Intermediate Aggregate Functions
1. Intermediate Aggregate Functions
In this video we’re going to go a step further than the standard aggregation functions and focus on Snowflake’s grouping extensions: GROUPING SETS, ROLLUP, and CUBE.2. Order of Operations
SQL doesn't run in the order you write it. It starts by building the dataset: FROM, JOIN, then WHERE to filter rows. Then it groups and aggregates with GROUP BY and HAVING. Finally it shapes the output with SELECT, ORDER BY, and LIMIT. The key thing to remember: WHERE runs before GROUP BY, so if you want to filter on an aggregation, you need HAVING, not WHERE.3. Common Aggregate Functions
You probably recognize these common aggregate functions: COUNT, SUM, AVG, MIN, and MAX. One worth highlighting is COUNT with DISTINCT. COUNT star counts every row; COUNT DISTINCT counts only the unique values in a column. Here, that gives Harbr both the total number of shipments and the number of distinct carriers involved - two different questions answered in one query. The challenge with aggregate functions isn't computing a single aggregation - it's computing several levels at once without duplicating your query.4. The Problem with Multiple Queries
Let’s walk through the example. To get warehouse totals, region sub_totals and grand totals you have to write three different queries. You could UNION ALL them together, but now the same logic lives in three places, and any schema change means updating all three. GROUPING SETS solves this in a single query.5. GROUPING SETS
GROUPING SETS lets you define exactly which summaries you want to calculate. The first set is region and warehouse_name which gives you the detailed breakdown. The second which is a region on its own which gives you the regional subtotals, and the empty set gives you the grand total. Now if we look at the output, whenever you see NULL it doesn’t mean missing data but that the column has been aggregated. So EMEA with a NULL warehouse is a regional total, and when both columns are NULL that’s your grand total. It's important to note if we want to add more meaning outside of NULL, we would need to implement a CASE statement.6. ROLLUP
Next we’ll cover ROLLUP which is a shorthand for a pattern of GROUPING SETS. With two columns, ROLLUP produces three grouping levels automatically with both columns together, the first column alone, and the grand total. The output looks identical to the GROUPING SETS example. ROLLUP is just a more concise way to express a top-down hierarchy. Add a third dimension and ROLLUP keeps rolling up through every level. It's the right choice when your grouping columns have a natural parent-child relationship and want to analyze hierarchical data.7. CUBE
CUBE goes further than ROLLUP. It computes every possible combination of the specified dimensions, including ones that ROLLUP skips.
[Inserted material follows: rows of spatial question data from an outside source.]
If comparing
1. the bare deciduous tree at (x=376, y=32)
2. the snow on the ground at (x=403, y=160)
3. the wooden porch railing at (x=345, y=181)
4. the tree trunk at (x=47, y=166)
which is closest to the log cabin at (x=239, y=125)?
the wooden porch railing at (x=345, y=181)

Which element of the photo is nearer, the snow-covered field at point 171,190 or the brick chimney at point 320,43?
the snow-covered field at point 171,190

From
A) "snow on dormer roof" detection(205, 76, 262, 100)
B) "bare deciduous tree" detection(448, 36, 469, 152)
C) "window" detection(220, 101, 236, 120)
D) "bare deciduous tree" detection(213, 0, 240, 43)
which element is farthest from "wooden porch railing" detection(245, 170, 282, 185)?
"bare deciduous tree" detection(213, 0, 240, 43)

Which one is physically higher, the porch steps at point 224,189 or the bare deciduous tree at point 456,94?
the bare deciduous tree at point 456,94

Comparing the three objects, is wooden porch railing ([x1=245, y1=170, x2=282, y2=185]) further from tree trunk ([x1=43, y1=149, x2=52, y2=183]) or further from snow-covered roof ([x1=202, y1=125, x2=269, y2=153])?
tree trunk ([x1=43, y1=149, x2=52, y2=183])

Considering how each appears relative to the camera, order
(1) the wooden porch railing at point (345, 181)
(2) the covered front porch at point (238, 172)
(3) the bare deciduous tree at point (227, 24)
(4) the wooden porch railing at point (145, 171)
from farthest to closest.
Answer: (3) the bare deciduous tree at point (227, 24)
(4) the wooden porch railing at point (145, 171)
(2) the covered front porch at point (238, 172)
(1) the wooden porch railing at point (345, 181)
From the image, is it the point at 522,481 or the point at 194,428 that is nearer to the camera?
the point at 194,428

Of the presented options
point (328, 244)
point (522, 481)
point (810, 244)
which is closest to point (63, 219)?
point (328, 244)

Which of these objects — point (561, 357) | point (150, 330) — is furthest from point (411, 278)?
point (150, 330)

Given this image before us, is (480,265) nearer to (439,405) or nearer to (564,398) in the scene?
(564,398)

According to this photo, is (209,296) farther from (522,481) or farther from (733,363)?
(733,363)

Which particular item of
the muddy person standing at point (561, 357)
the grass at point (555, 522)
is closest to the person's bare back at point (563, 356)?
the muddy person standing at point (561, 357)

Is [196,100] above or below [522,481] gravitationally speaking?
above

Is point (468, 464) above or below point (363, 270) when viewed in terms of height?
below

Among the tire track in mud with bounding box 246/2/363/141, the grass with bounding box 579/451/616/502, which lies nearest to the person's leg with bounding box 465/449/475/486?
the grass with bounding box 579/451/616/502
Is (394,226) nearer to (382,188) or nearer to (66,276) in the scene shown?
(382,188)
Notice the rows where region is NULL but warehouse_name has a value. Those are warehouse-level totals across all regions. ROLLUP doesn't produce those as it only moves up a fixed hierarchy whereas CUBE produces all combinations. With two dimensions that's four grouping sets; with three dimensions it's eight. You should use CUBE when your reporting needs subtotals in every direction, where you analyze data across independent axes.8. GROUPING() and GROUPING_ID()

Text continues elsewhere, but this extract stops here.